То, что в ранних работах Бунина казалось критикам избыточностью текста, ненужными деталями – оказалось самым главным. Деталь стала рассказом, а сам «текст» исчез как излишний. Некоторые маленькие рассказы Бунина – это миниатюры, написанные ради одной единственной фразы (обычно финальной) или даже ради одного единственного слова. Например: «Стропила», «Капитал», «Слезы», «Людоедка», «Петухи» и др.
Осязаемая выразительность образа, которого, кажется, можно коснуться руками, как шкурки убитого зайца в миниатюре «Русак», одновременно сопровождается бездонной глубиной и неисчерпаемым интерпретативным богатством, расширяемым феноменологическим подходом, потому что через прикосновение к этой заячьей шкурке автор-повествователь (а вместе с ним и мы) чувствует «и самого себя, и холодное окно прихожей, занесенное, залепленное свежим, белым снегом, и весь этот вьюжный свет, разлитый в доме» (М. V. 178), и весь мир. Момент жизни кажется воспроизведенным во всей его сырой полноте и неисчерпаемости, потому что он перенесен на страницу текста без обедняющей селективности и без рациональной организации в «сюжет».
Произведения Бунина непрозрачны, как сама жизнь, они представляют очень большую трудность для интерпретации и часто ставят критиков в тупик587
. Бунинский образ в своей предельной конкретности ничего не значит, кроме непосредственно самого изображенного объекта, и в то же время значит слишком многое, до конца нерасшифровываемое («то, чего не расскажешь») – это-то и есть «реалистический символизм» и неинтерпретируемый символ.Эта реконструкция сырой материи жизни в искусстве – есть результат предельного словесного мастерства и необыкновенно открытого, охватывающего сразу все качества предмета взгляда. Бунин дает нам свое восприятие объекта, но мы видим его как нами самими открытый. Это и есть эффект великого искусства – «уничтожение» искусства. Лиризм, переплавленный в образ, выступает как объективное повествование. Поэзия и проза, объективность и субъективность неразделимы в чудесном сплаве. (Не потому ли бунинские миниатюры обходит молчанием большинство критиков – как западных, так и советских – и советские литературоведческие схемы и западный структурализм тут бессильны.)
Само слово обретает теперь у Бунина новое качество, оно как бы перестает быть понятием и становится индивидуальным качеством, неожиданно проявляющимся именно в данном контексте и данном словосочетании. Бунинское слово-образ, в отличие от слова-понятия, имеет свой конкретный цвет, запах и вкус (имажинисты даже не могли себе вообразить такого эффекта). Проза Бунина перестает здесь быть только актом языка и, перехлестывая границы слова, начинает существовать также и на уровне сенсорном и аффективном. Система языка прорывается в систему мира. Неразрешимая дилемма, над которой бьются сегодняшние структуралисты, находит здесь свое неожиданное разрешение.

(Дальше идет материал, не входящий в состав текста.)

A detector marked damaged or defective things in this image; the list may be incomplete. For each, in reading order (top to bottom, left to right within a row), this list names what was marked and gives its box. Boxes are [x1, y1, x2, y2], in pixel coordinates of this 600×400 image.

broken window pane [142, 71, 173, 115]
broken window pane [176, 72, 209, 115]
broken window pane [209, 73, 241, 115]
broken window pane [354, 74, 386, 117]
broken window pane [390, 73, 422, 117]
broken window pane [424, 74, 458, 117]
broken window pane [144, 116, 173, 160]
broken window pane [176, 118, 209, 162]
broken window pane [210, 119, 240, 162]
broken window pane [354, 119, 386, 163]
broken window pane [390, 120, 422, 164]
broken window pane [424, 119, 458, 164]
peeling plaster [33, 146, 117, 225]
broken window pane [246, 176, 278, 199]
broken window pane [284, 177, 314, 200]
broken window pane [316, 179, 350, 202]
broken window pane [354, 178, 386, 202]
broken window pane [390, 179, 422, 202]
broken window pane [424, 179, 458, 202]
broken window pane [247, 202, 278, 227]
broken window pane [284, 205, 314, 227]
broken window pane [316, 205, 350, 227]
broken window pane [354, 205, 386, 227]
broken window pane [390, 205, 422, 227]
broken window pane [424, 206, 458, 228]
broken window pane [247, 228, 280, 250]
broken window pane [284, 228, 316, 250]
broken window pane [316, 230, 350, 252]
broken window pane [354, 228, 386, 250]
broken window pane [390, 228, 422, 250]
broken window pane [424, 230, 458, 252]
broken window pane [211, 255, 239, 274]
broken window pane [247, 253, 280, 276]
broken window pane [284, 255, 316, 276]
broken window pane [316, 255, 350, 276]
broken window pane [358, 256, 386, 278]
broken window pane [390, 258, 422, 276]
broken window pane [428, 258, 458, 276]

Новое обостренное чувство слова у Бунина сопровождается сознанием некой скрытой мистики слова (подобное чувство испытывал в конце Джойс, уверенный, что слова в себе что-то скрывают). Такое сознание есть нечто прямо противоположное представлениям сегодняшнего структурализма об условности и произвольности знака. Для Бунина слово несет в себе даже гораздо большую онтологическую реальность, нежели некоторые явления мира вещественного. «Как дивны и страшны некоторые человеческие слова. Какие неизъяснимые видения дают они человеческой душе, пораженной ими», – пишет Бунин в одной из своих миниатюр588
.О волшебном действии слова на чуткую детскую душу говорит миниатюра «Сон Пресвятыя Богородицы». В первом варианте рассказа это особенно ясно: «Какой ангел занес в эту избу эту небесную детскую душу и поразил ее волшебными словами?»589
. Трансцендентная душа «узнает» (прапамять) трансцендентное слово (еще раз напомним стихотворение Лермонтова «Ангел»).Теперь у Бунина «писать» и «жить» целиком совпадают. В оторванности от окружающей, чуждой ему, иностранной среды он живет только своим творчеством. Творчество становится содержанием его жизни, а его повествующее «я» сливается с «я» живущим. Мучительная проблема сегодняшних писателей: обретение убедительного повествовательного «я» (Лакан: «Нужно найти субъект как потерянный предмет»), – решается Буниным в направлении, противоположном структуралистскому: не осознание непреодолимой пропасти между системой языка и системой мира и сознательная игра на этом различии, а полное уничтожение самого различия. Его «я» – это не «повествовательная инстанция», организующая систему знаков, и не грамматическая форма, указывающая на субъект, но не означающая его, а «я» внелитературное, самое подлинное и несомненное, живую пульсацию которого четко ощущает читатель.